A Assembleia Legislativa de São Paulo aprovou nesta quarta-feira, 1/12, o Projeto de Lei Complementar 37/2021, que institui o Abono Fundeb, a ser pago de imediato aos integrantes do magistério na rede estadual de ensino.

O projeto foi apresentado pelo governador João Doria para adequar o Estado de São Paulo à lei federal aprovada em 2020, que determina que 70% das verbas do Fundo de Manutenção e Desenvolvimento da Educação Básica e de Valorização dos Profissionais da Educação (Fundeb) devem ser destinadas aos profissionais da Educação.

O PT votou a favor do PLC 37/2021, lamentando que o que deveria ser reajuste salarial se mantenha como abono e que a extensão desse abono aos profissionais do quadro de apoio escolar permaneça como promessa para janeiro de 2022. Emendas que atendiam esses trabalhadores, apresentadas pelo PT e por outros partidos, foram rejeitadas.

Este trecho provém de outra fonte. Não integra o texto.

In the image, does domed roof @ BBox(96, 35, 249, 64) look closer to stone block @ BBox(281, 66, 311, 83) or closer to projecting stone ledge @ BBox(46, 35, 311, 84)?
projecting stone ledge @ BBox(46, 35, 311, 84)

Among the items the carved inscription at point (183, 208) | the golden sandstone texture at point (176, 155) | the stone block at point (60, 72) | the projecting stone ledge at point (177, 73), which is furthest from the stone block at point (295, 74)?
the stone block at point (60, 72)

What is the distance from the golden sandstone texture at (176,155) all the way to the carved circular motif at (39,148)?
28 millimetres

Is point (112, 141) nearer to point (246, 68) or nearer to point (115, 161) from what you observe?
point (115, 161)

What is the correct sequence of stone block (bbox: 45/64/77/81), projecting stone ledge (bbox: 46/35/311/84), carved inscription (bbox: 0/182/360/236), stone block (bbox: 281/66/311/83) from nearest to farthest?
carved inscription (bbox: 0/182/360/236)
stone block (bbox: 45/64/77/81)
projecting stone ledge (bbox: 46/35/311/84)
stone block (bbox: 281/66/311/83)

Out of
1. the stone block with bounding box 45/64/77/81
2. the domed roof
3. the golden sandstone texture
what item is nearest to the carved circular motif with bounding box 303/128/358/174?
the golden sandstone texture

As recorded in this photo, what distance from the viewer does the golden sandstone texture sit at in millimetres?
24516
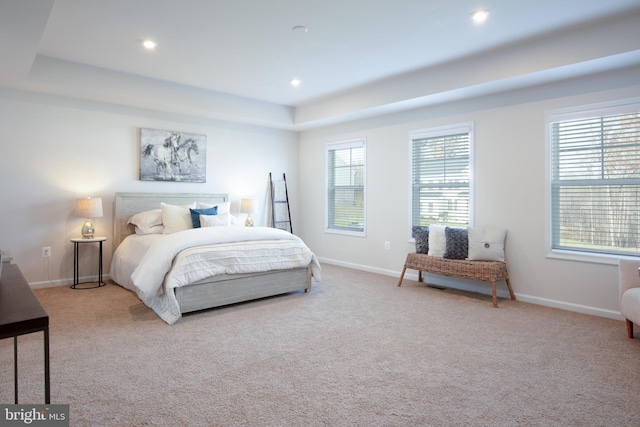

Para a líder do PT, deputada Professora Bebel, o Estado de São Paulo precisa olhar para a valorização dos profissionais de educação, entendidos como as trabalhadoras e os trabalhadores que atuam tanto em funções de suporte pedagógico direto à docência, de direção ou de administração escolar, como e em funções de apoio técnico, administrativo ou operacional.

“É um novo conceito”, afirmou Bebel. “Essa foi a grande vitória na aprovação do novo Fundeb, o chamado Fundeb permanente”.

Promessa

O líder do governo Doria, deputado Vinicius Camarinha (PSB), afirmou da tribuna que o Executivo está preparando e enviará para a Assembleia Legislativa projeto de abono para os agentes de organização escolar e para categorias profissionais de outras secretarias.

A votação foi acompanhada por trabalhadoras e trabalhadores da Educação, que permaneceram na galeria do plenário Juscelino Kubitschek, e, de acordo com a Apeoesp, é urgente a aplicação imediata do reajuste de 29,25%, para que professores da rede pública no Estado de São Paulo sejam equiparados em seus salários ao piso nacional, na perspectiva do cumprimento da meta 17 do Plano Nacional e do Plano Estadual de Educação, ou seja, salários equivalentes aos dos demais profissionais com formação de nível superior.